-- TASK GOAL --
Gather every line of the entries below that contains the word "closer" and copy each one. Match case exactly.
--- START SUPPLIED RECORDS ---
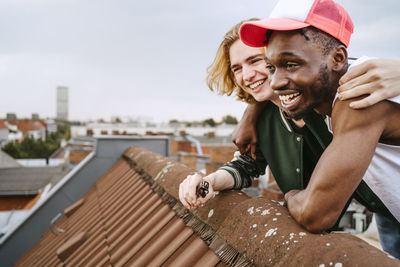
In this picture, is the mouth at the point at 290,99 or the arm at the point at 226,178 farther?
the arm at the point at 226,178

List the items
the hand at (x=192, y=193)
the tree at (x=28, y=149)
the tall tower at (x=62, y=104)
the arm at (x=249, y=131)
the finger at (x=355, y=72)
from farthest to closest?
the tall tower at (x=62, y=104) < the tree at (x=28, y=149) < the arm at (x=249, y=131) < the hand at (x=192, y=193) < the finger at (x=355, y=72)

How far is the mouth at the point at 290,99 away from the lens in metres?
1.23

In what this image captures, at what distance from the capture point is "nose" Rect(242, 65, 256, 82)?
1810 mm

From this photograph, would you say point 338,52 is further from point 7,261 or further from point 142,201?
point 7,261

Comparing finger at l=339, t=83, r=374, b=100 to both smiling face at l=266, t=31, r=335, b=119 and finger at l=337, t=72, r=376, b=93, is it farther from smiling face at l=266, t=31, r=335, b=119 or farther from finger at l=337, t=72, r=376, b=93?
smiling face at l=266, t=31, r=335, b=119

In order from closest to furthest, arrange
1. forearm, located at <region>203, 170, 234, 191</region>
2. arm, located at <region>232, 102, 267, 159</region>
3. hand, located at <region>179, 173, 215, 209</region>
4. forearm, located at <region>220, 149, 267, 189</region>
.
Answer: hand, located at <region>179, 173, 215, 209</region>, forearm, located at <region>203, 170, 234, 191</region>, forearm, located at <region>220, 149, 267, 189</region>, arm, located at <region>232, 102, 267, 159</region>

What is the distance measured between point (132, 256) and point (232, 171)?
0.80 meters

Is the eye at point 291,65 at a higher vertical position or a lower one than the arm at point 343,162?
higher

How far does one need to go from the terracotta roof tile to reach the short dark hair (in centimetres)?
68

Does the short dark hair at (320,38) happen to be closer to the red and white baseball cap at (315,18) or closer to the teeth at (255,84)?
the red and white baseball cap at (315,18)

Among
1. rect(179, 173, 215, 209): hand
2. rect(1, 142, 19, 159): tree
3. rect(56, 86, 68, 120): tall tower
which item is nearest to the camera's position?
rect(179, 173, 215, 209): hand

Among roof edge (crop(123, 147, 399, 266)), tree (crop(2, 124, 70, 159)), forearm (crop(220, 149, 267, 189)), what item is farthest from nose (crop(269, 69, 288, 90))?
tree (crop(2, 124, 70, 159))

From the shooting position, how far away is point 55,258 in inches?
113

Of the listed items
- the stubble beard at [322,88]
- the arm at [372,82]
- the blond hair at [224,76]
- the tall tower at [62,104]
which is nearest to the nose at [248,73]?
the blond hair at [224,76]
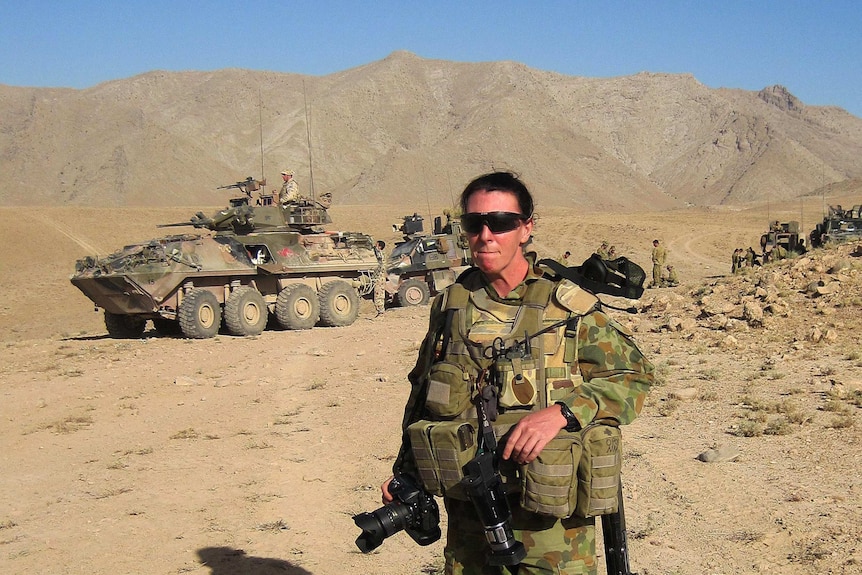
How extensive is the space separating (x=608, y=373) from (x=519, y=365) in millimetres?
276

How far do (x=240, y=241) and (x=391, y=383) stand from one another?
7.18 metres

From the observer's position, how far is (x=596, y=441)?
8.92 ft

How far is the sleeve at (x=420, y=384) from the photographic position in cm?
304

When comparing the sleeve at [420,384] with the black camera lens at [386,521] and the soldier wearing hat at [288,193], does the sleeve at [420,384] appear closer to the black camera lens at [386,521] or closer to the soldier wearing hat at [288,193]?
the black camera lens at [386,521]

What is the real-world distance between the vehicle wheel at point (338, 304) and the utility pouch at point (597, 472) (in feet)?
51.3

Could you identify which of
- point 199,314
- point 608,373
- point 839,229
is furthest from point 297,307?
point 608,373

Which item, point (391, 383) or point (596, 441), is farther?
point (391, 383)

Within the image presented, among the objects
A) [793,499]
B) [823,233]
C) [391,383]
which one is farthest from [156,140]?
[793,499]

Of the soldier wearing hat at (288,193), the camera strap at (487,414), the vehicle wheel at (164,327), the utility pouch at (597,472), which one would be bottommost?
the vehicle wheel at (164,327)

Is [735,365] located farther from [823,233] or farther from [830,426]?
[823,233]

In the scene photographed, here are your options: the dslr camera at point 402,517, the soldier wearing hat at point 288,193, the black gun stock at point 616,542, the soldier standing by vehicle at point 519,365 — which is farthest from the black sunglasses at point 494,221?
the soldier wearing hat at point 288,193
--- END SUPPLIED RECORDS ---
-- RESPONSE --
Does the short dark hair at (320,38) happen to be closer to the red and white baseball cap at (315,18) or closer to the teeth at (255,84)?
When comparing the sleeve at [420,384] with the black camera lens at [386,521] and the soldier wearing hat at [288,193], does the sleeve at [420,384] appear closer to the black camera lens at [386,521] or closer to the soldier wearing hat at [288,193]?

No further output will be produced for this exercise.